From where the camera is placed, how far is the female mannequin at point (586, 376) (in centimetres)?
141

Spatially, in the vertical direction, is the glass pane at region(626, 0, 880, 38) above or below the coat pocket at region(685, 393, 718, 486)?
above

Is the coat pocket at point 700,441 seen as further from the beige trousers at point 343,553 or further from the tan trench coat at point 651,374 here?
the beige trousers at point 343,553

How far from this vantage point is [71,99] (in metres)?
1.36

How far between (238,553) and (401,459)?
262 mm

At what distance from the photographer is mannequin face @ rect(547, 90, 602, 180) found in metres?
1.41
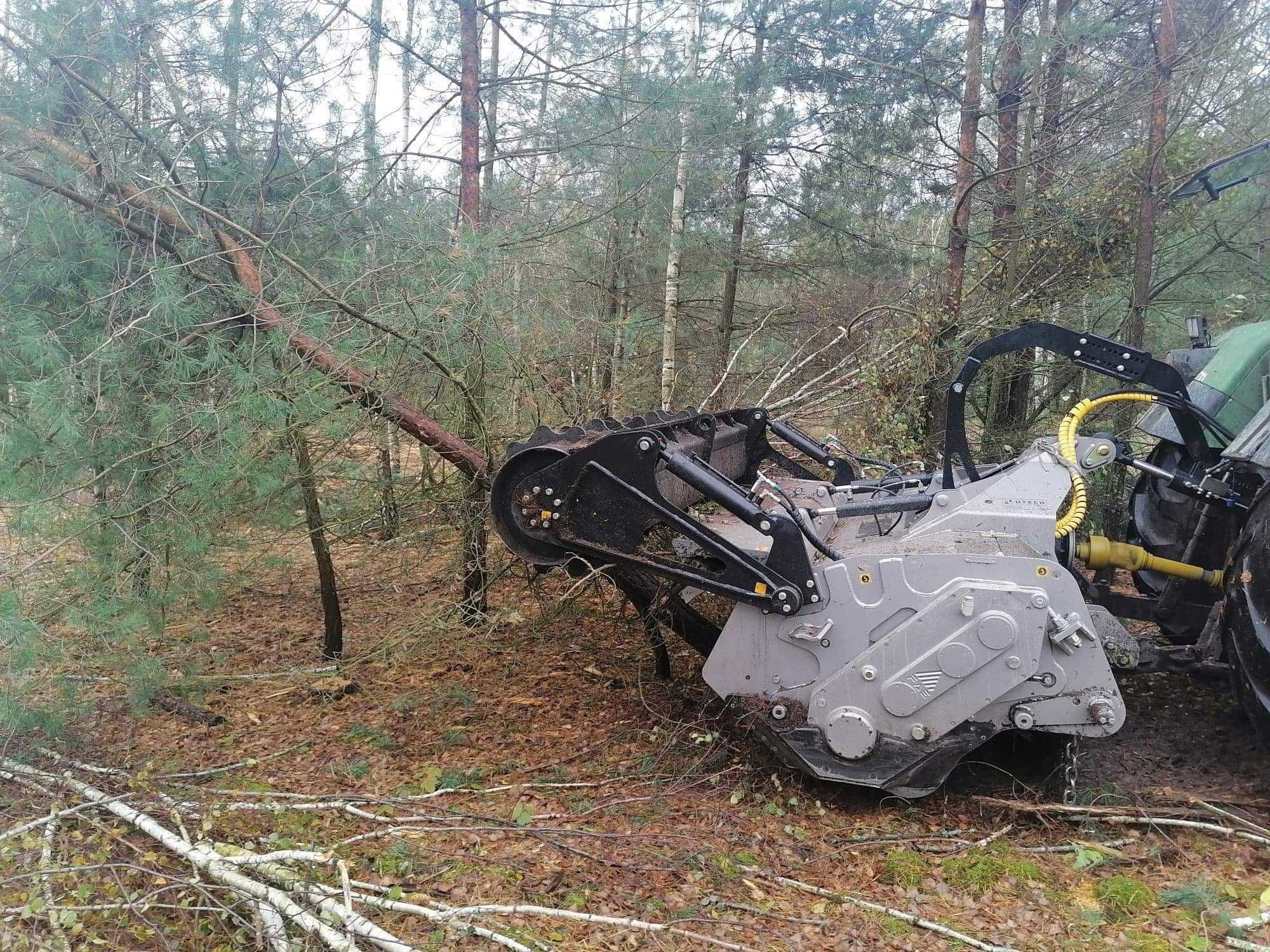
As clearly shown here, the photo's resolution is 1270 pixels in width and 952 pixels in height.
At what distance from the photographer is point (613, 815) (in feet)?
12.1

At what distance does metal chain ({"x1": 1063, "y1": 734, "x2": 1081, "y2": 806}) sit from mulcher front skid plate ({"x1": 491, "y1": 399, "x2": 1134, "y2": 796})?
243 mm

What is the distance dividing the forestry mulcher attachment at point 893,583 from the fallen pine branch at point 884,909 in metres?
0.58

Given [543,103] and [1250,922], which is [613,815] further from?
[543,103]

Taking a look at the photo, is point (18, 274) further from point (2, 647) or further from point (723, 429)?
point (723, 429)

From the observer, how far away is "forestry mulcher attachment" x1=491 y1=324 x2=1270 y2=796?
3.44 m

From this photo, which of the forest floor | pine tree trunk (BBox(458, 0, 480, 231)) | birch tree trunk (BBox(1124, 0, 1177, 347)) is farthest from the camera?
birch tree trunk (BBox(1124, 0, 1177, 347))

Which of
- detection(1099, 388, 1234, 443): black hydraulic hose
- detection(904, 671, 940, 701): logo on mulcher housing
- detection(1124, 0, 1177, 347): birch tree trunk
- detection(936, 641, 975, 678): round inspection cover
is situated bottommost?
detection(904, 671, 940, 701): logo on mulcher housing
● ● ● ● ●
*SHORT TASK*
How many of the lines above contain the word "pocket"? Reply with the number only.

*OUTPUT FOR THIS EXERCISE*
2